Малинина, сердито поджав губы, вышла из комнаты, а Рогова села к столу, выдвинула ящик, достала ученическую тетрадку, карандаш, посмотрела в потолок и, помусолив карандаш, начала писать что-то. В избе стало тихо, как в погребе. Потом с печи мягко спрыгнул толстый, рыжий кот, бесшумно касаясь лапами пола, подошёл к хозяйке, взобрался на колени ей, и хвост его встал над столом, как свеча.

– Пошёл прочь, – проворчала женщина, но не столкнула кота, а он, замурлыкав, начал гладить мордой её руку.

Вскоре явился плотник Баландин, босой, без шапки, заправив подол рубахи за пояс синих штанов, пришёл, держа в руке аршин, взмахнул им и весело поздоровался:

– Здорово, хозяйка, добрая душа!

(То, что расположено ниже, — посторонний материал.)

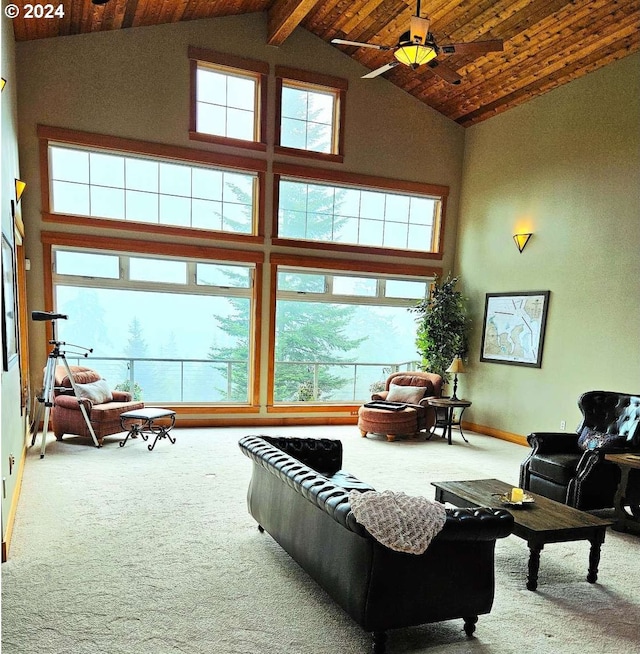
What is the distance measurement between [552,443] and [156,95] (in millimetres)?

Вот и я – мерочку снять.

Рогова подняла голову и уверенно сказала:

– Одиннадцать рублей сорок копеек оказалось за ним…

– Однако капитал! – откликнулся плотник. – А не найдётся у тебя стаканчика веселухи?

– Есть.

Рогова сняла кота с колен, посадила на лавку и пошла в угол, к маленькому шкафу на стене.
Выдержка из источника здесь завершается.